Unfortunately there are no easy solutions to this problem. It could be argued that the EU should go ‘back to basics’ and be content to once again conclude the more limited FTAs that undoubtedly fall within the exclusive CCP, thereby avoiding mixity. But such modest agreements would not tackle the crucial challenges on the current global trade agenda and they would frustrate the EU’s desire to promote its broader trade agenda, including sustainable development goals. Hopefully the Court will back the Commission in its Opinion on the Singapore FTA, but even if so, member states can still insist on including member states’ competences in future FTAs, triggering mixity.
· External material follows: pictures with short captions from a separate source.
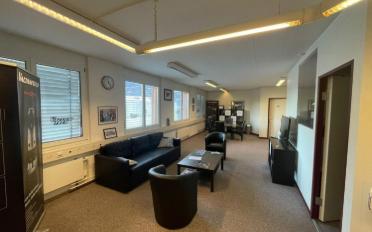 Büro ein Zimmer - image - 1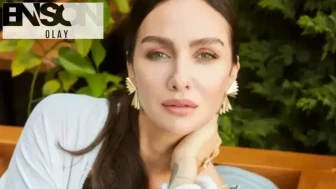 Birce Akalay Kimdir? Kaç Yaşında, Nereli, Hangi Dizilerde Rol Aldı? İşte Oyunculuk Hayatı, Kariyeri ve Özel Yaşamı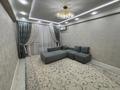 2-комнатная квартира · 91.5 м² · 9/10 этаж, 17-й мкр 103 за 45 млн ₸ в Актау — фото 15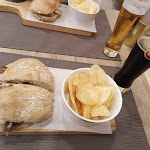 Photo n°1 de l'avis de Milena.f fait le 11/08/2023 à 06:51 sur le  Leitão de Levira à Anadia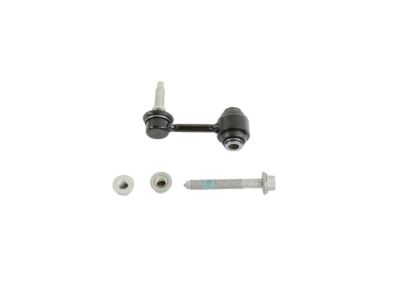Jeep 68280911AD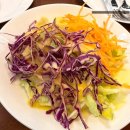 나마스테 | [내돈내산] 군산 인도커리 식당 '나마스테' 솔직후기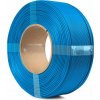 The Filament Refill ASA Sky Blue - 1,75 mm / 1000 g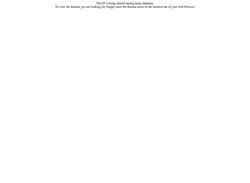 Скриншот compkursy.ru
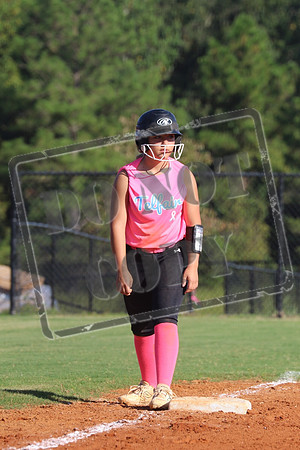 wcms 1 sept_0223
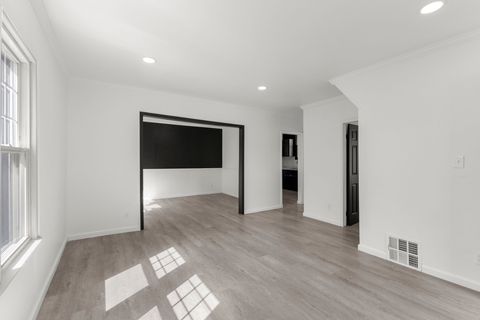 A home in DearbornCity_Wayne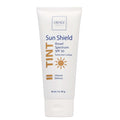 Obagi  Sun Shield  Tinted Sun Shield SPF50 Warm 85g
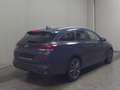 Hyundai i30 1.6 CRDI Ed. 30+ Navi LED Kamera PDC Shz Blau - thumbnail 4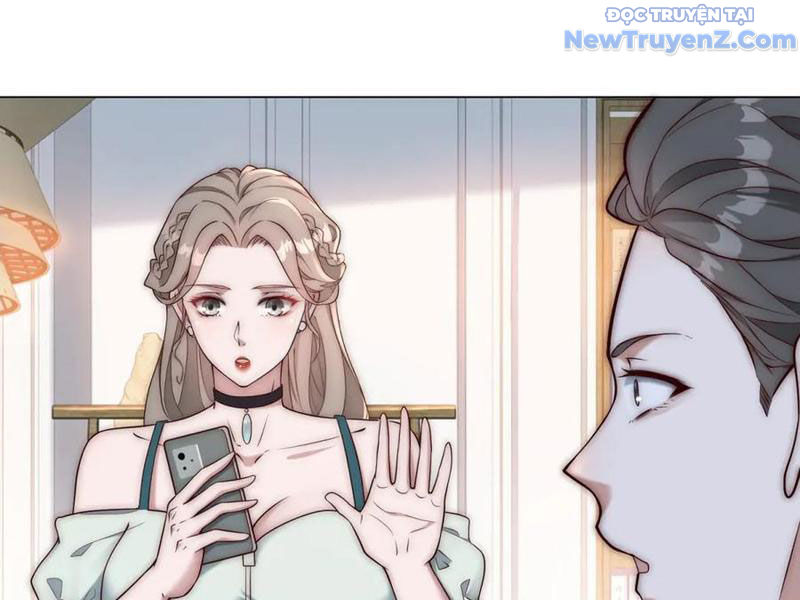 Trở Thành Vô Địch Bằng Hệ Thống Giảm Giá Trị chapter 31 - Trang 97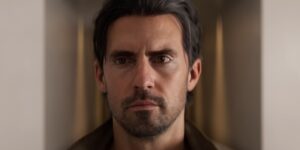 black-ops-7-david-mason.jpg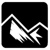 Peak Business Valuation, LLC Logotype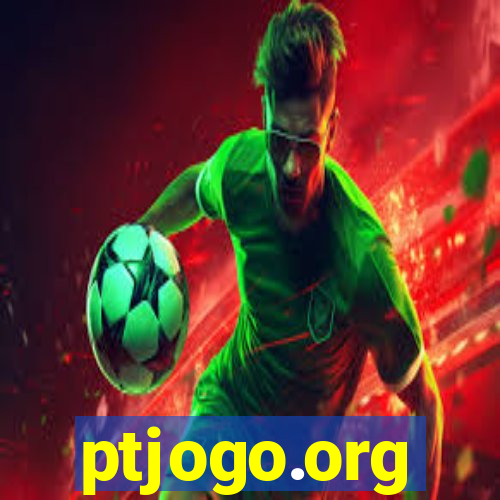 ptjogo.org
The European Parliament, which largely follows the European Commission on this point, could then refuse to give its consent to future FTAs when it disagrees with the mixed nature of these agreements, but this would also not offer a solution.

Another option would be to replace the QMV rule in the Council (Article 207(4) TFEU) in the area of the CCP with unanimity, thereby dampening the member states’ eagerness to insist on mixity because they would maintain their veto right in the Council. This could mitigate the risk that a member state will hold an FTA hostage for domestic (non-trade related) reasons. Parliamentary control over the CCP in this scenario is still assured by the European Parliament, which has been fully involved in the CCP since the Lisbon Treaty and the national parliaments’ control over their respective governments in the Council. But this option would require a treaty change, which is not expected to appear on the table any time soon.

In any event, a ‘common’ commercial policy that is steered from the 28 capitals is not a workable solution to tackle the global economic challenges of the 21st century.

Guillaume Van der Loo is Researcher at CEPS and Jacques Pelkmans is Senior Research Fellow at CEPS.

CEPS Commentaries offer concise, policy-oriented insights into topical issues in European affairs. As an institution, CEPS takes no official position on questions of EU policy. The views expressed are attributable only to the authors in a personal capacity and not to any institution with which they are associated.

Available for free downloading from the CEPS website (www.ceps.eu)

© CEPS 2016


[1] It should be noted that unlike the Vietnam and Singapore FTAs, the EU-Korea FTA does not include an investment protection chapter with an ISDS mechanism.

[2] For several trade agreements, however, such as those in the fields of trade in services and the commercial aspects of intellectual property, as well as foreign direct investment, the Council still decides with unanimity (Article 207(4) TFEU).

[3] It has to be noted that numerous FTAs concluded by the EU are included in broader Association Agreements, which are traditionally concluded as mixed agreements (e.g. the FTAs with Central America, the Western-Balkan countries and the ENP countries, both in the east and the south). 

[4] European Commission, Proposal for a Council Decision on the signing on behalf of the European Union of the Comprehensive Economic and Trade Agreement between Canada of the one part, and the European Union and its Member States, of the other part, COM(2016) 444, 5 July 2016.

[5] Opinion 2/15: Request for an opinion submitted by the European Commission pursuant to Article 218(11) TFEU (pending).

[6] G. Van der Loo, “The Dutch Referendum on the EU-Ukraine Association Agreement: Legal options for navigating a tricky and awkward situation”, CEPS Commentary, 8 April 2016.